*** Data excerpts ***

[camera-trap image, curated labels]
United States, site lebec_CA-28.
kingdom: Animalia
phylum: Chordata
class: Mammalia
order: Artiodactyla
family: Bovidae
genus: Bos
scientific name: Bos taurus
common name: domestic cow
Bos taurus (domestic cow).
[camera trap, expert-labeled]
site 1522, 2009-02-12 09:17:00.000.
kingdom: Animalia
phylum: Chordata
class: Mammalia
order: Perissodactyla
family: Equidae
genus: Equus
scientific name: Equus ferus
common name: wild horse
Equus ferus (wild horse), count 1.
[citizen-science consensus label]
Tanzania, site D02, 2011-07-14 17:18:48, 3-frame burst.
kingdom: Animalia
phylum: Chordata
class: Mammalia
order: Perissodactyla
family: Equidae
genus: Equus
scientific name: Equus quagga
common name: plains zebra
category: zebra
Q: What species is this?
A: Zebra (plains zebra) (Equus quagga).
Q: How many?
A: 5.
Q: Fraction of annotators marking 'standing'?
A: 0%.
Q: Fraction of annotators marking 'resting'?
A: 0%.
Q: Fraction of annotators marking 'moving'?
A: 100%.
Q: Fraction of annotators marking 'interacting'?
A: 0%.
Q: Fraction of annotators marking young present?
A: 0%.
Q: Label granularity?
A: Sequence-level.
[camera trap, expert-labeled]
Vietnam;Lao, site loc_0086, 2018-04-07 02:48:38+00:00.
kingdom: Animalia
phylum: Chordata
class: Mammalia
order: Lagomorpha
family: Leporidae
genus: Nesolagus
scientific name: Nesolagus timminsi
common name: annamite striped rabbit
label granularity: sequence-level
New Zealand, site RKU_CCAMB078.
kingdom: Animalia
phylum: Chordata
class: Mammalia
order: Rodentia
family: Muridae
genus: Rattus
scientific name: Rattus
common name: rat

*** End of Data excerpts ***

§ Activity:
The records above need to be retyped in full, exactly as they stand.

§ Response for this exercise:
[camera-trap image, curated labels]
United States, site lebec_CA-28.
kingdom: Animalia
phylum: Chordata
class: Mammalia
order: Artiodactyla
family: Bovidae
genus: Bos
scientific name: Bos taurus
common name: domestic cow
Bos taurus (domestic cow).
[camera trap, expert-labeled]
site 1522, 2009-02-12 09:17:00.000.
kingdom: Animalia
phylum: Chordata
class: Mammalia
order: Perissodactyla
family: Equidae
genus: Equus
scientific name: Equus ferus
common name: wild horse
Equus ferus (wild horse), count 1.
[citizen-science consensus label]
Tanzania, site D02, 2011-07-14 17:18:48, 3-frame burst.
kingdom: Animalia
phylum: Chordata
class: Mammalia
order: Perissodactyla
family: Equidae
genus: Equus
scientific name: Equus quagga
common name: plains zebra
category: zebra
Q: What species is this?
A: Zebra (plains zebra) (Equus quagga).
Q: How many?
A: 5.
Q: Fraction of annotators marking 'standing'?
A: 0%.
Q: Fraction of annotators marking 'resting'?
A: 0%.
Q: Fraction of annotators marking 'moving'?
A: 100%.
Q: Fraction of annotators marking 'interacting'?
A: 0%.
Q: Fraction of annotators marking young present?
A: 0%.
Q: Label granularity?
A: Sequence-level.
[camera trap, expert-labeled]
Vietnam;Lao, site loc_0086, 2018-04-07 02:48:38+00:00.
kingdom: Animalia
phylum: Chordata
class: Mammalia
order: Lagomorpha
family: Leporidae
genus: Nesolagus
scientific name: Nesolagus timminsi
common name: annamite striped rabbit
label granularity: sequence-level
New Zealand, site RKU_CCAMB078.
kingdom: Animalia
phylum: Chordata
class: Mammalia
order: Rodentia
family: Muridae
genus: Rattus
scientific name: Rattus
common name: rat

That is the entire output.